Extrait du document:
━━━━━━━━━━

IRA? N’ira pas? Les déclarations de Moscou à l’adresse des dirigeants tchétchènes oscillent entre la menace martiale et le discours apaisant. Tout indique qu’en dépit des bruits de bottes, le gouvernement fédéral de Russie s’abstiendra de recourir directement à la force pour faire rentrer la Tchétchénie dans le giron russe. Mais, au-delà des mots, la situation de ce petit territoire enclavé dans le sud de la Russie et adossé à la Géorgie fait penser à un baril de poudre autour duquel s’agiteraient des cracheurs de feu. Une explosion et c’est tout le Caucase qui s’embrase.
«La Tchétchénie est, pour la Russie, la première cause de souffrance», soupirait au début de ce mois le premier ministre Viktor Tchernomyrdine. Il s’empressait d’ajouter, toutefois, qu’il n’y avait pas de solution par la force. Qu’est-ce qui fait de cette petite république de 19.300 km2 un furoncle sur le fondement de la Russie?
Avant les affrontements divers dont elle est le théâtre depuis plusieurs années, la Tchétchénie comptait une population d’environ 1,3 million de personnes. Celle-ci se décomposait en Tchétchènes (52,9%), Ingouches (11,7%), Russes (29,1%) et les représentants d’une myriade de nationalités, tout ce qui contribue à faire de la région transcaucasienne une zone de tempêtes. Aujourd’hui, 200.000 personnes, au moins, ont fui la Tchétchénie-Ingouchétie depuis la proclamation unilatérale de son indépendance. La plupart d’entre eux sont des Russes.
Sous le régime soviétique, cette république autonome a connu bien des avatars douloureux. Au départ, Tchétchènes et Ingouches (une tribu d’origine tchétchène) vivaient sur des territoires séparés administrativement. Le 5 décembre 1936, les deux régions sont réunies en une seule république autonome. En 1944, sur l’ordre de Staline, les populations autochtones de cette région sont déportées en Asie centrale, sous prétexte qu’elles auraient collaboré avec l’occupant allemand. Ces monstrueuses représailles collectives vont laisser des traces indélébiles.
Un gisement pétrolifère énorme
Le 9 janvier 1957, sous Khrouchtchev, la mesure est rapportée, la république autonome des Tchétchènes-Ingouchètes est rétablie et sa population d’origine autorisée à y retourner. Cette république, dont la capitale est Groznyi (400.000 habitants), recèle un des principaux gisements pétrolifères de Russie, ce qui présente un intérêt non négligeable.

━━━━━━━━━━

Données fournies:
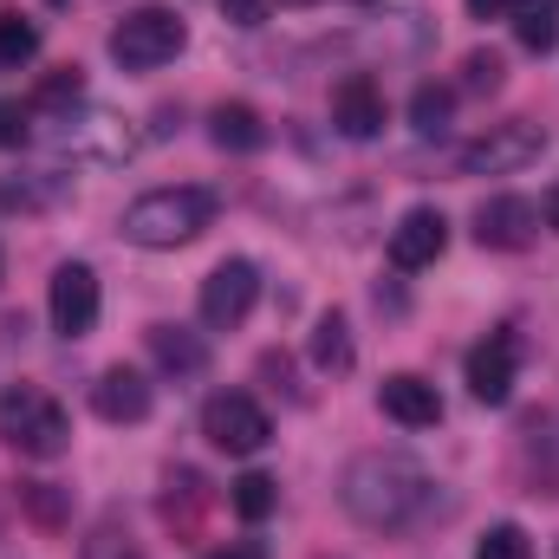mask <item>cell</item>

━━━━━━━━━━

Liste des tâches:
[A] D'après l'extrait sur la Tchétchénie, à quelle date les régions tchétchène et ingouche ont-elles été réunies en une seule république autonome ?
[B] Rédigez la suite de l'extrait sur la Tchétchénie en partant de sa dernière phrase.
Vous n'aurez pas besoin des données.

Réponses aux tâches:
[A] Le 5 décembre 1936.

[B]
A l’époque où il luttait pour le pouvoir, Boris Eltsine suggérait aux entités autonomes de la Fédération de Russie de «prendre autant de souveraineté qu’elles le pouvaient». A Groznyi, il y avait un jeune général de l’armée de l’air fraîchement démobilisé, qui prit ces mots au sérieux. C’est ainsi que la république des Tchétchènes et Ingouches fut proclamée indépendante en novembre 1991 – avant même l’effondrement de l’URSS – après l’élection du sémillant général Djokhar Doudaev à sa présidence.
A jouer avec le feu, Boris Eltsine s’était brûlé les doigts. Il commença par déclarer illégale l’élection du jeune général-président. Un état de siège fut ébauché, mais il fallut rapidement plier bagages devant le désaveu du Parlement de Russie et les conflits interethniques que l’affaire avait provoqués, entre Tchétchènes et Ingouches, entre Ingouches et Ossètes, etc. Très vite, les Ingouches prennent le large, se constituent en république et tentent de récupérer la région de Vladikavkaz attribuée en 1944 à l’Ossétie et jamais restituée. C’est le début d’une guerre civile qui occasionne l’envoi de troupes russes.
Djokhar Doudaev est un aventurier nationaliste. D’entrée, il annonce vouloir en finir avec le passé soviétique, avec les communistes et engager des réformes destinées à ouvrir la voie au capitalisme. Quant à la démocratie, ce n’est pas vraiment son problème. Bon prince, Doudaev s’offre même à aider de ses conseils un Boris Eltsine embarrassé. Ce dernier peut tout passer au président tchétchène, mais pas de défendre l’indépendance de sa république, appuyée sur les ressources en pétrole: l’exemple pourrait être contagieux et miner la Fédération de Russie. Pour l’heure, les pressions militaires se limitent à la présence de troupes à la frontière de la Tchétchénie.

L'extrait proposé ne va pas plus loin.